The families of the five, who asked that their names not be released, said
that their sons had been questioned by the FBI
for hours on end, had been kept in solitary confinement for three days, and
had been humiliated, stripped of their clothes
and blindfolded.
The mother of one of the young men explained the chain of events as she understands
it to Ha'aretz:
She said that the five had worked for the company, which is owned by an Israeli,
for between two months and two years. They
had been arrested some four hours after the attack on the Twin Towers while
filming the smoking skyline from the roof of their
company's building, she said. It appears that they were spotted by one of the
neighbors who called the police and the FBI.
The mother said that the families and friends of the five in Israel had known
nothing of the men's whereabouts for a number
of days.
"When they finally let my son make a phone call for the first time to
a friend in the United States two days ago, he told him
that he had been tortured by the FBI in a basement," the mother said. "He
was stripped to his underwear; he was blindfolded and questioned for 14 hours.
They thought that because he has citizenship of a European country as well as
of Israel that he
was working for the Mossad [Israel's secret service]."
Seven FBI agents later stormed the apartment of one of the Israelis, searched
it and questioned his roommate.

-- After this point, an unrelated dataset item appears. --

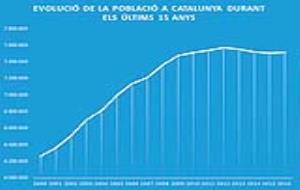 Gràfica de població a partir de les dades de l'IDESCAT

The Israeli
owner of the company, who has U.S. citizenship, was also questioned. Both men
were subsequently released.
The families here complained that the Israeli consulate in New York and the
situation room set up by the Foreign Ministry there
to locate missing Israelis had done nothing to help their sons. The Foreign
Ministry told the families that the FBI had denied
holding the five and that the consulate had chosen to believe the FBI, the mother
said.
The five were transferred out of the FBI's facility on Saturday morning and
are now being held in two prisons in New Jersey by
the Immigration and Naturalization Services. They are charged with illegally
residing in the United States and working there
without permits.
The Foreign Ministry said in response that it had been informed by the consulate
in New York that the FBI had arrested the five for "puzzling behavior."
They are said to have had been caught videotaping the disaster and shouting
in what was interpreted as cries of joy and mockery.